Copy the listing below word for word, leaving out the pictures.
=== DATASET CONTENT ===
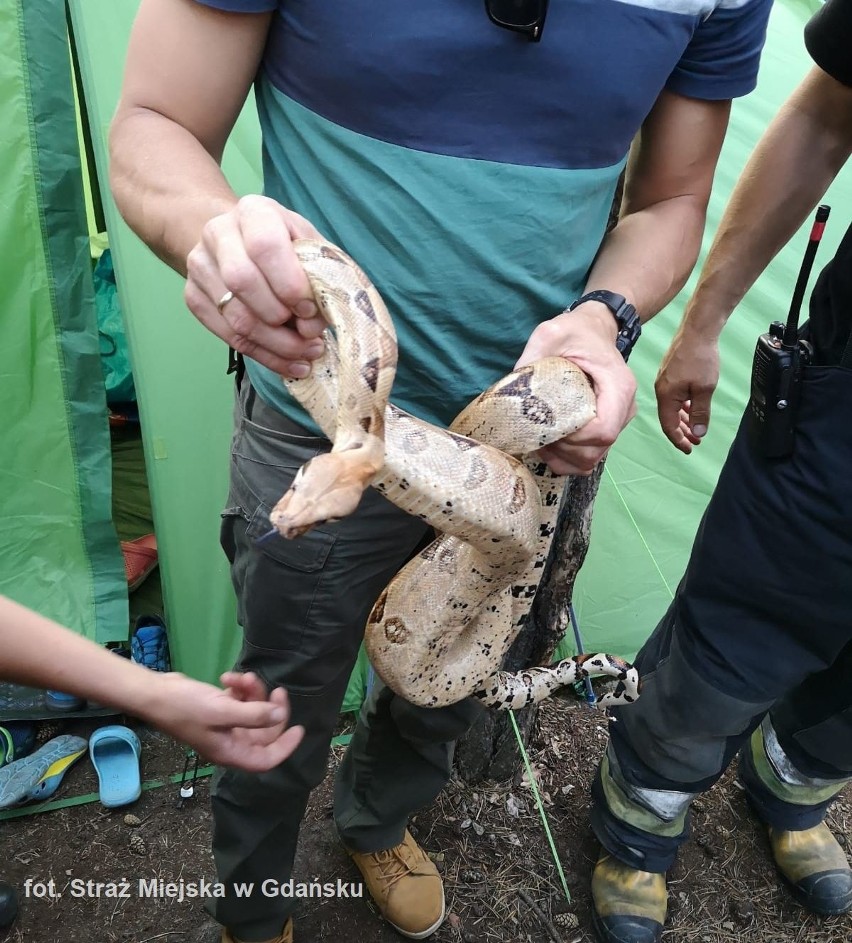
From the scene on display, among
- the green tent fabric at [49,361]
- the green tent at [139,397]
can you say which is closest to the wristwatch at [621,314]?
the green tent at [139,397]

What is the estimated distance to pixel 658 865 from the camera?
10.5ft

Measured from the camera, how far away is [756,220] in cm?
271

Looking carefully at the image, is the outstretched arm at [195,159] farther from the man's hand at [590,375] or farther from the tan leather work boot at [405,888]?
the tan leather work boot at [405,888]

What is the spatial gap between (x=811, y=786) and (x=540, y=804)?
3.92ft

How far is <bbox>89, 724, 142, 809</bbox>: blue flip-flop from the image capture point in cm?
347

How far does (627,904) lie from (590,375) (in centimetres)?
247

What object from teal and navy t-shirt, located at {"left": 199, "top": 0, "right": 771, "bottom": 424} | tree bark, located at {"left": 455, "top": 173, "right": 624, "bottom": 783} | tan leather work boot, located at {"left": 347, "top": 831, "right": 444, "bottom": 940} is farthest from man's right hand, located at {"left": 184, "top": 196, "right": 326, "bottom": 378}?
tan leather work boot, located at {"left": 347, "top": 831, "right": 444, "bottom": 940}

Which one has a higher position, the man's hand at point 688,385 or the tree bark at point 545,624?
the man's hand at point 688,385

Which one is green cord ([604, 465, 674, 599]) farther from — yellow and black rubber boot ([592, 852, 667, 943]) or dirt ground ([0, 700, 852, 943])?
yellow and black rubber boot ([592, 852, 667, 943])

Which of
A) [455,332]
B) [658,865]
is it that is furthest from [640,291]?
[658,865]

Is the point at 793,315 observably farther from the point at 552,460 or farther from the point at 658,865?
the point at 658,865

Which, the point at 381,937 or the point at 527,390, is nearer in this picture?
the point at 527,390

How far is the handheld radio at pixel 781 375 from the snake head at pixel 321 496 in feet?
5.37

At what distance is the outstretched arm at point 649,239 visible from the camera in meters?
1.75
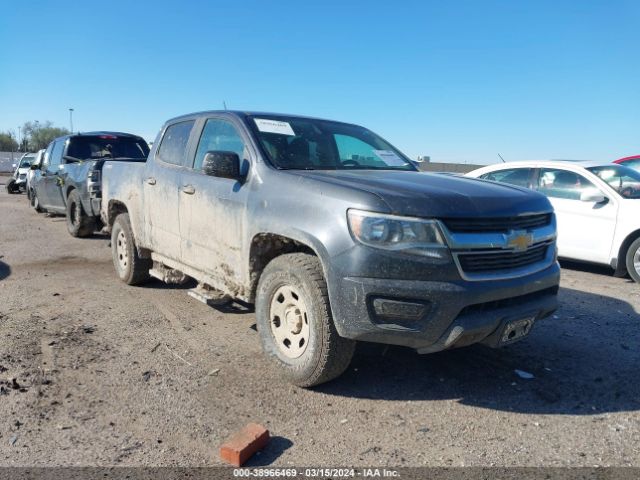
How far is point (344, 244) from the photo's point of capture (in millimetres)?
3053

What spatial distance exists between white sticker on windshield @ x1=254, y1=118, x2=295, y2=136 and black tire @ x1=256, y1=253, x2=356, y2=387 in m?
===
> **EXPECTED OUTPUT**
From the scene on display, among
- the green tent fabric at [49,361]
- the green tent at [139,397]
can you say which is closest to the wristwatch at [621,314]?
the green tent at [139,397]

What is the estimated distance to pixel 658 865 from the camera?
10.5ft

Measured from the camera, how far away is [756,220] in cm?
271

Looking carefully at the image, is the outstretched arm at [195,159] farther from the man's hand at [590,375] or farther from the tan leather work boot at [405,888]?
the tan leather work boot at [405,888]

What is the spatial gap between (x=811, y=786) and (x=540, y=804)?
3.92ft

How far is <bbox>89, 724, 142, 809</bbox>: blue flip-flop from the image capture point in cm?
347

How far does (627,904) lie from (590,375) (in centimetres)?
247

What object from teal and navy t-shirt, located at {"left": 199, "top": 0, "right": 771, "bottom": 424} | tree bark, located at {"left": 455, "top": 173, "right": 624, "bottom": 783} | tan leather work boot, located at {"left": 347, "top": 831, "right": 444, "bottom": 940} is farthest from man's right hand, located at {"left": 184, "top": 196, "right": 326, "bottom": 378}?
tan leather work boot, located at {"left": 347, "top": 831, "right": 444, "bottom": 940}

Which one has a higher position, the man's hand at point 688,385 or the tree bark at point 545,624?
the man's hand at point 688,385

Which one is green cord ([604, 465, 674, 599]) farther from — yellow and black rubber boot ([592, 852, 667, 943]) or dirt ground ([0, 700, 852, 943])?
yellow and black rubber boot ([592, 852, 667, 943])

Which of
A) [455,332]
B) [658,865]
is it that is furthest from [640,291]?
[658,865]

Is the point at 793,315 observably farther from the point at 552,460 or farther from the point at 658,865?
the point at 658,865

Which, the point at 381,937 or the point at 527,390, is nearer in this picture?
the point at 527,390

How far is the handheld radio at pixel 781 375 from the snake head at pixel 321 496 in feet?
5.37

At what distance is the outstretched arm at point 649,239 visible from the camera in meters?
1.75
How far is point (344, 244) from the photo's point of capture (in millimetres)?
3053

What spatial distance exists between white sticker on windshield @ x1=254, y1=118, x2=295, y2=136 and black tire @ x1=256, y1=253, x2=356, y2=387 in m?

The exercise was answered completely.